= Listed buildings in Lower Withington =

Lower Withington is a civil parish in Cheshire East, England. It contains 21 buildings that are recorded in the National Heritage List for England as designated listed buildings. Of these, one is listed at Grade I, the highest grade, one is listed at Grade II*, the middle grade, and the others are at Grade II. Apart from the village of Lower Withington, the parish is rural. The major building is Willington Hall, the present building dating from about 2000, and replacing earlier halls on the site. Five of the listed buildings are associated with the hall, including a sarcophagus in the garden, which dates from the Roman era. The parish includes part of Jodrell Bank Observatory, and five buildings on the site are listed. The other listed buildings are houses, farmhouses, cottages, and associated structures, seven of them timber-framed buildings dating back to the 17th century.

Available data:
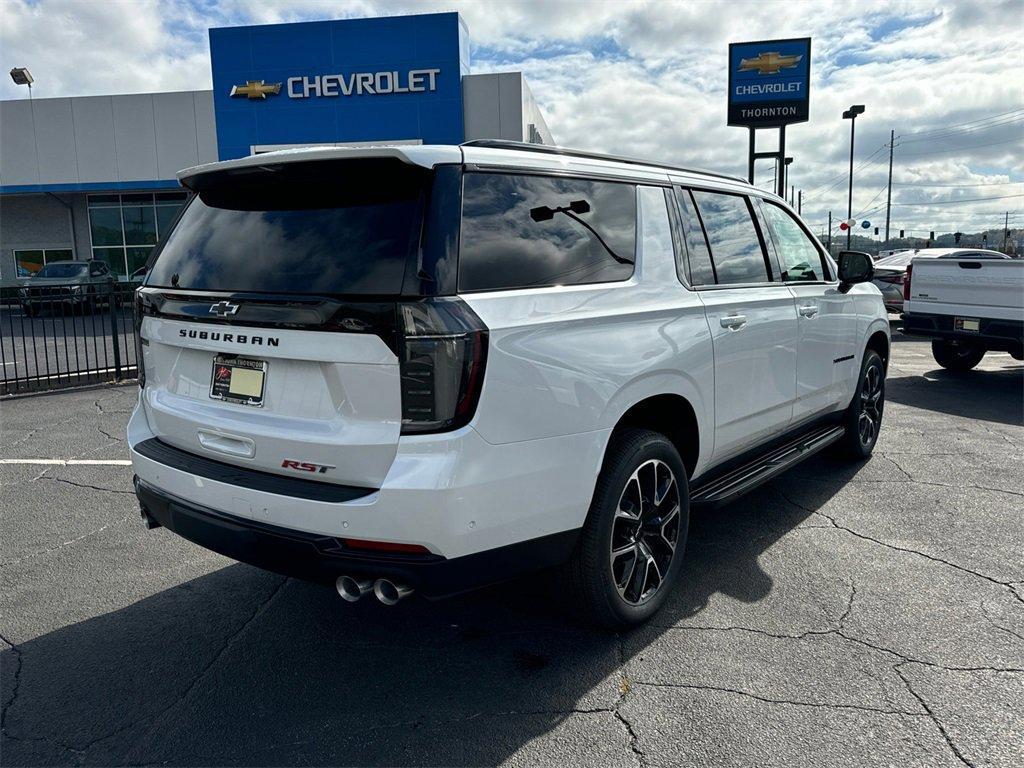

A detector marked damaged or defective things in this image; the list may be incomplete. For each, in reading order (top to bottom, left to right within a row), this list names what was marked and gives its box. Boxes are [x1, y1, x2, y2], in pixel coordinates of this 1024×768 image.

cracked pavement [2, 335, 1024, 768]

---

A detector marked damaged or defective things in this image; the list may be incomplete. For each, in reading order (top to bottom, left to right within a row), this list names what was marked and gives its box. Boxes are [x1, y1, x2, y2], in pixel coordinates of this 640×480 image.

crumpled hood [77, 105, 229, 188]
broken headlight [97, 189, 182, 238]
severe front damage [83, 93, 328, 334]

...

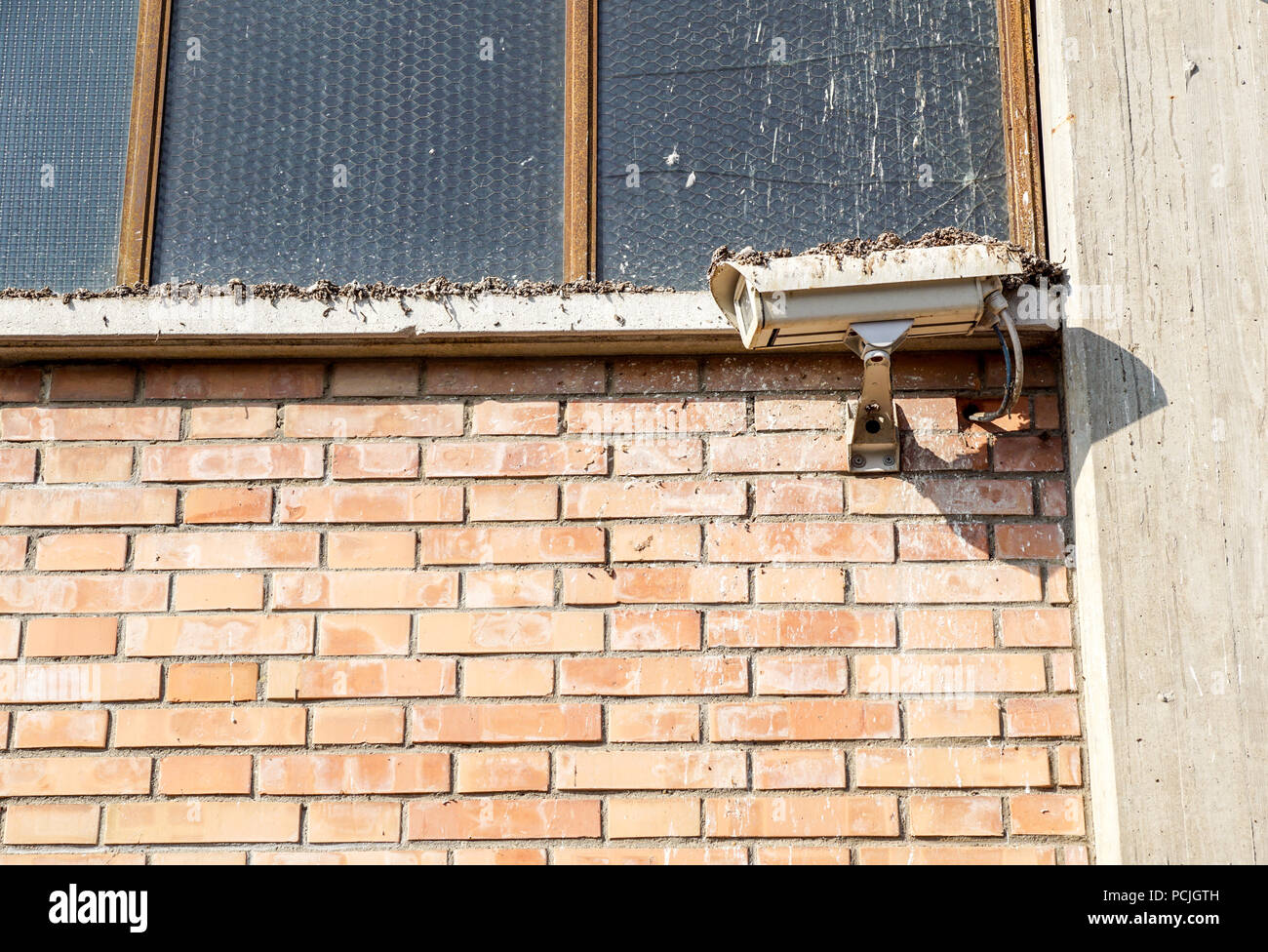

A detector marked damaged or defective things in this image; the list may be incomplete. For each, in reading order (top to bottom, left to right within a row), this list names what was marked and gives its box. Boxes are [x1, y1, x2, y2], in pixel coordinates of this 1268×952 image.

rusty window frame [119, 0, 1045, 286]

Exercise requirements:
a - According to the text on listed buildings in Lower Withington, how many buildings on the Jodrell Bank Observatory site are listed?
b - Return the passage of the text on listed buildings in Lower Withington starting at "Lower Withington is" and ending at "the 17th century.", copied word for word.

Responses:
a - Five.

b -
Lower Withington is a civil parish in Cheshire East, England. It contains 21 buildings that are recorded in the National Heritage List for England as designated listed buildings. Of these, one is listed at Grade I, the highest grade, one is listed at Grade II*, the middle grade, and the others are at Grade II. Apart from the village of Lower Withington, the parish is rural. The major building is Willington Hall, the present building dating from about 2000, and replacing earlier halls on the site. Five of the listed buildings are associated with the hall, including a sarcophagus in the garden, which dates from the Roman era. The parish includes part of Jodrell Bank Observatory, and five buildings on the site are listed. The other listed buildings are houses, farmhouses, cottages, and associated structures, seven of them timber-framed buildings dating back to the 17th century.